Re: Archiving of big mailboxes
On Sun, Apr 14, 2002 at 02:16:31PM -0700, Brian Nelson wrote:
> Grzegorz Prokopski <greg@sente.pl> writes:
>
> > Hello!
> >
> > I thought some of You can have a problem which is similar to mine.
> > I am subscribed to many, many lists and I get more than 200 emails
> > every day (maybe more, I didn't check exactly).
> > I use procmail to automaticly sort this mail to different files.
> > Then I use IMAP server and various clients (NN, Evolution, mutt) to
> > acces my mail.
> >
> > The problem is that the mailboxes grow and grow steadily and it takes
> > more time to check for new mail in every of them, more time to get
> > message indexes etc. And - to be honest - I'd like to backup those
> > 100MB+ files to some CD or at least compress them. But You need
> > to cut out the "older" part from them first.
...
> gnus, total expiry. It's all automatic.

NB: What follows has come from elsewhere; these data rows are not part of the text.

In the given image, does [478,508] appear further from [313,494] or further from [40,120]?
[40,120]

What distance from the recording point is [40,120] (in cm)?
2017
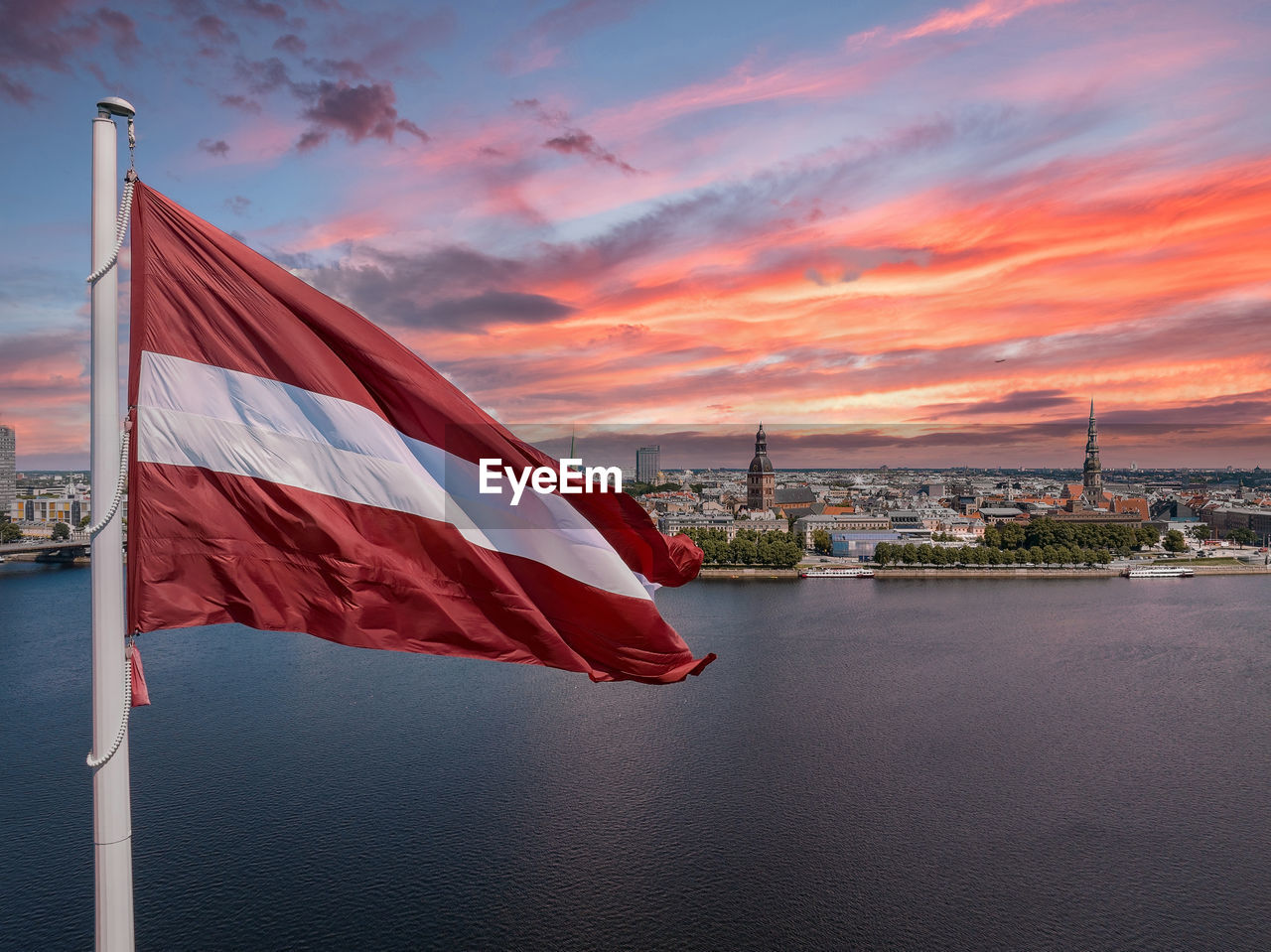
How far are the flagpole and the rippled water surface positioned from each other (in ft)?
18.0

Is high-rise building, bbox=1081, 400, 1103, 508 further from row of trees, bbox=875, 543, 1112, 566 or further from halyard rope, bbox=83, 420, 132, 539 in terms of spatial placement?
halyard rope, bbox=83, 420, 132, 539

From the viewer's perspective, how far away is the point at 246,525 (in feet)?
4.75

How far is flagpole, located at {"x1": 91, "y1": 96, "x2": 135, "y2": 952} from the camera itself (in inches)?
44.1

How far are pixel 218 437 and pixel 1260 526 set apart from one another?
46.1 m

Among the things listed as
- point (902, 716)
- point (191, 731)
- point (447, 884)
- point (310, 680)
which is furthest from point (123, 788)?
point (310, 680)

I just delete the stuff since
> all my mailing lists have web archives, but you can make it expire to
> another folder.
>
> Back when I used mutt, I used
>
> folder-hook "+lists" 'push "<delete-pattern>~d >2w<enter>"'
>
> which marks everything in folders matching "+lists" older than 2 weeks
> for deletion.
Sounds like he wants to keep the old mail, which is what I do.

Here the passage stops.